Work to be completed:
For the listing below, the answer is an exact retyping of the lines from the one with "Best Cardinal Illustrations, Royalty-Free" through the one with "The benefits of a cherry-enriched diet", both included, without pictures.

Dataset excerpts:

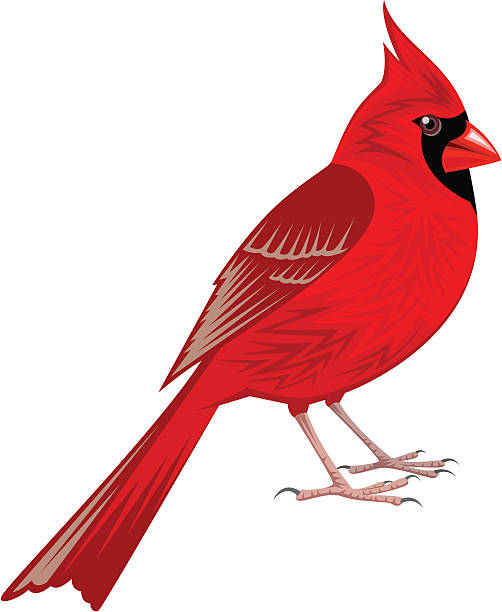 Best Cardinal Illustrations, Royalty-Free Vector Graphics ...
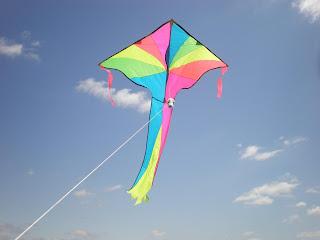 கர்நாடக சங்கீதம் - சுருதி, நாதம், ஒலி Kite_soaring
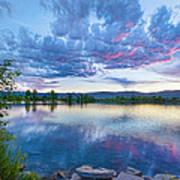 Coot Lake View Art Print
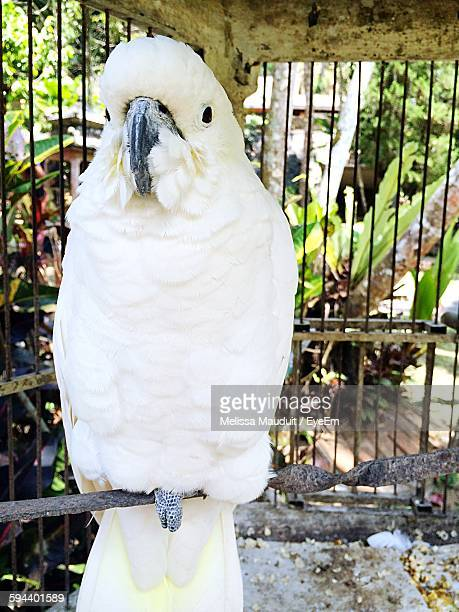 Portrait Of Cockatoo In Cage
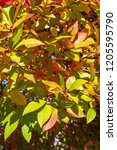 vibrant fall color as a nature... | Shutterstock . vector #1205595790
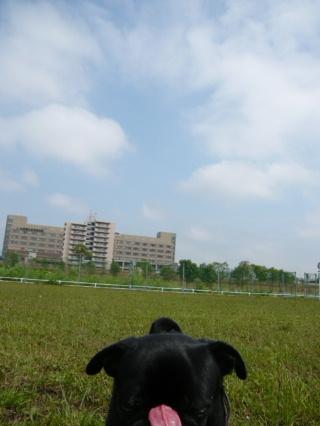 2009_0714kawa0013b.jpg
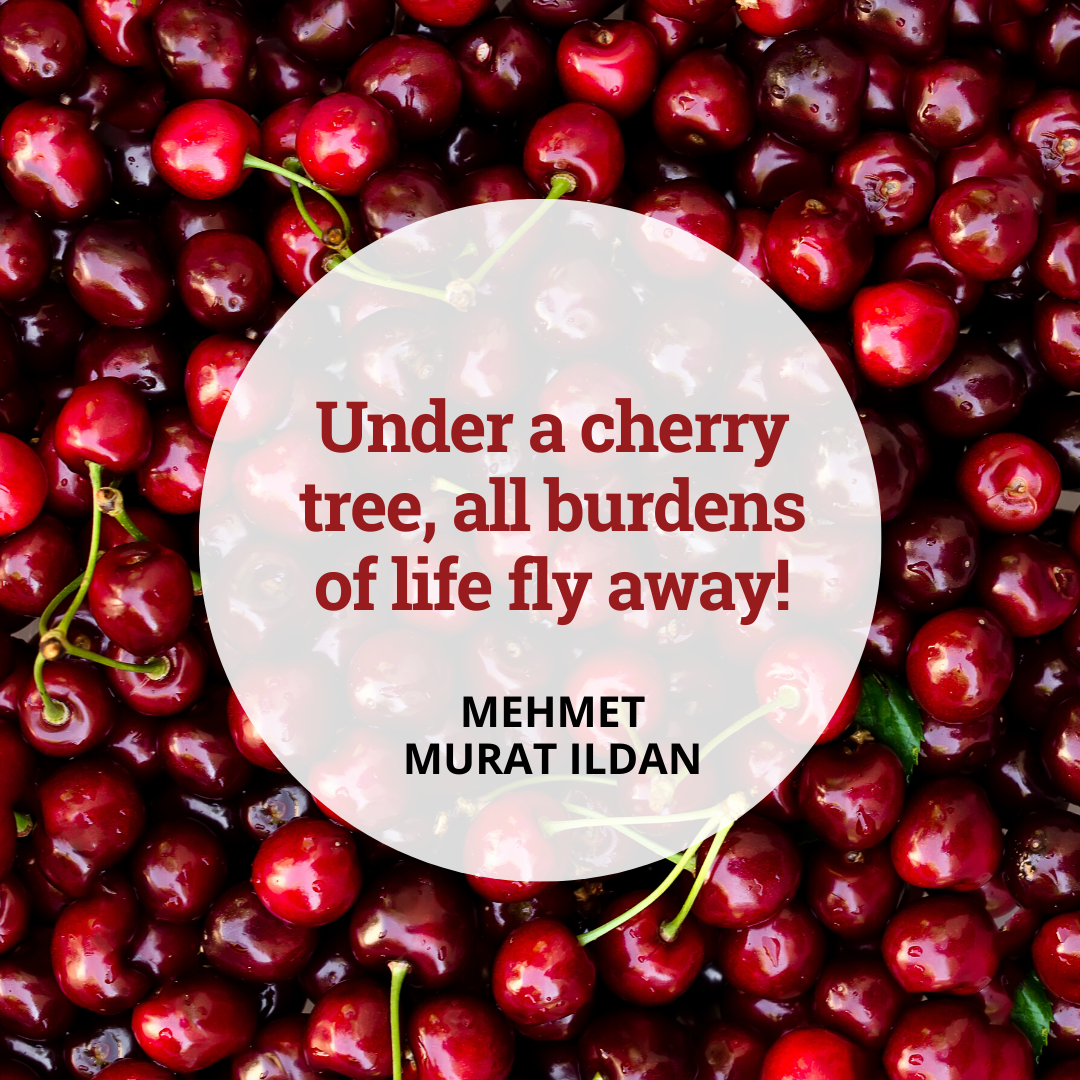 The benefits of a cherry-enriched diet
...
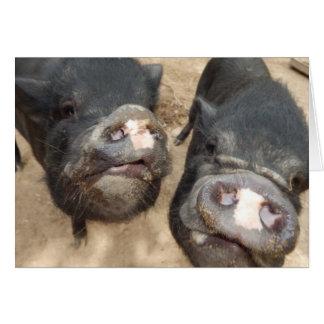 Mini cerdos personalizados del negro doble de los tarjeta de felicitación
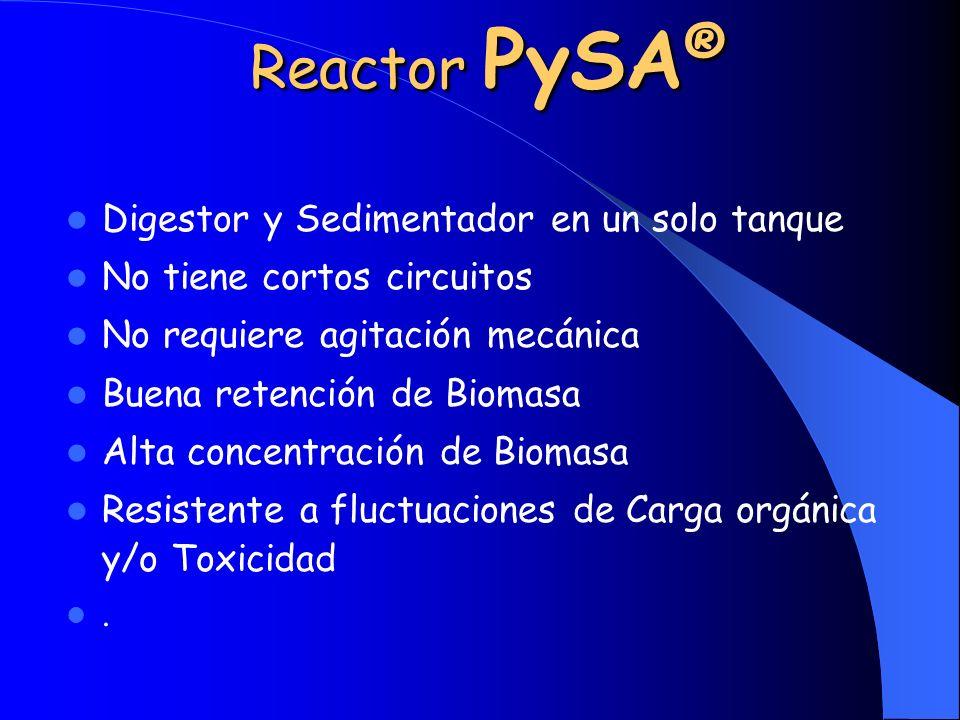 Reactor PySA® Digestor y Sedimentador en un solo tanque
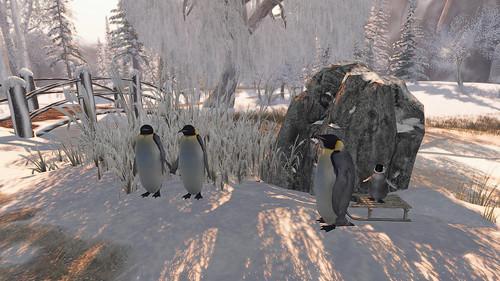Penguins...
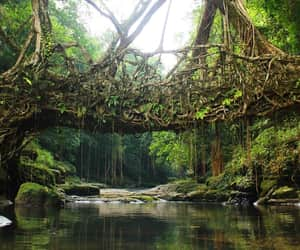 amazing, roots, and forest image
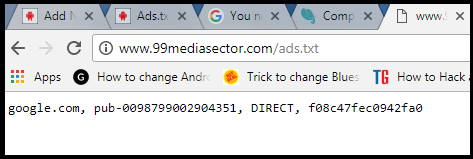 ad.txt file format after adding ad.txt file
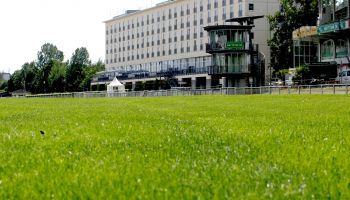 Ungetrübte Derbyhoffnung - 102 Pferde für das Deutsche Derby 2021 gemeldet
* * *
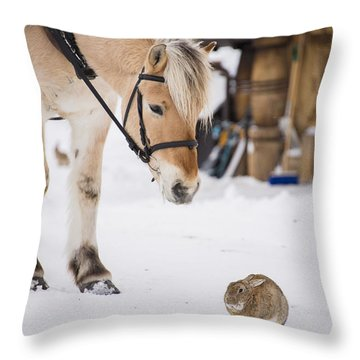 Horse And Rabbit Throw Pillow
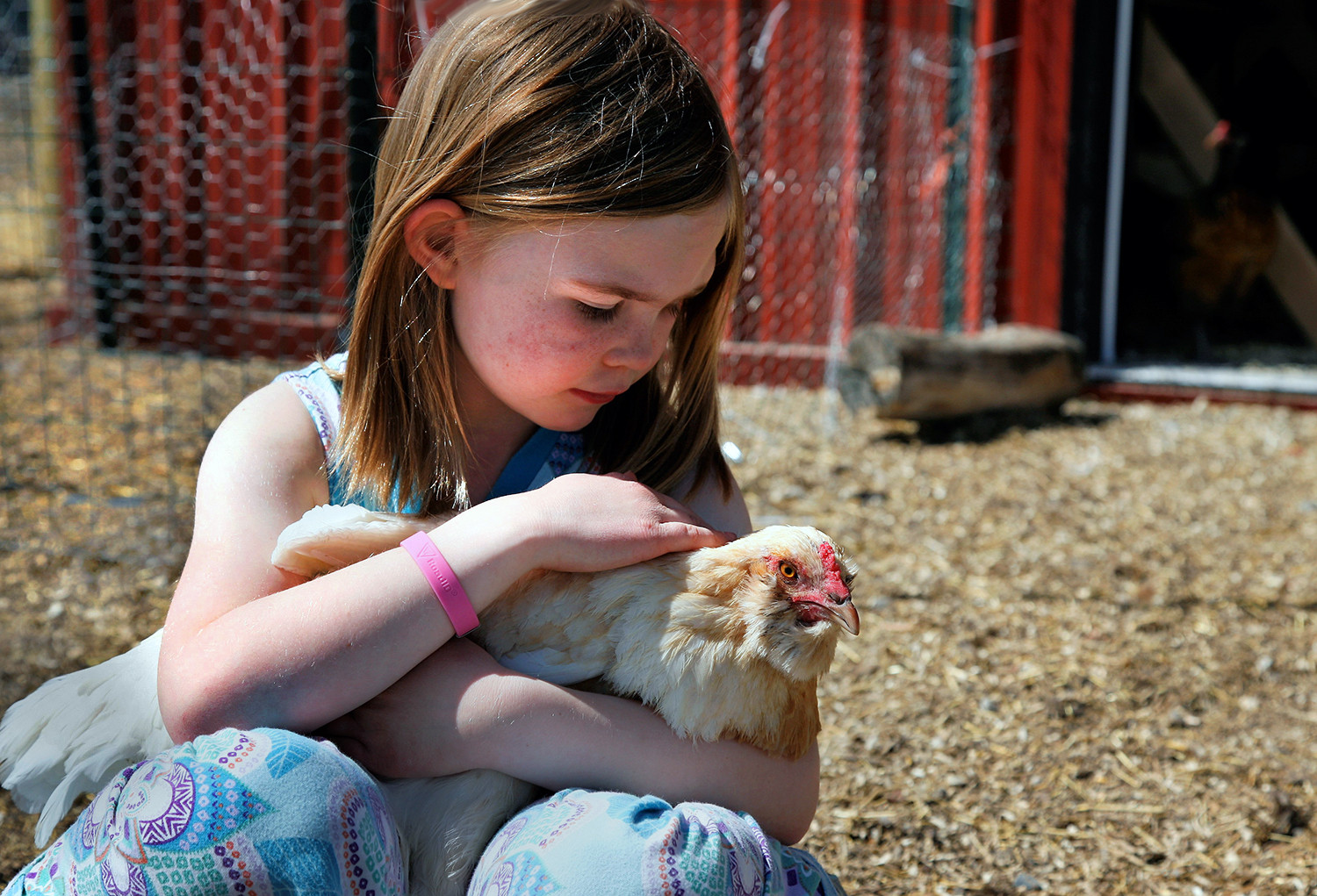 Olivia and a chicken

The answer:
 Best Cardinal Illustrations, Royalty-Free Vector Graphics ...
 கர்நாடக சங்கீதம் - சுருதி, நாதம், ஒலி Kite_soaring
 Coot Lake View Art Print
 Portrait Of Cockatoo In Cage
 vibrant fall color as a nature... | Shutterstock . vector #1205595790
 2009_0714kawa0013b.jpg
 The benefits of a cherry-enriched diet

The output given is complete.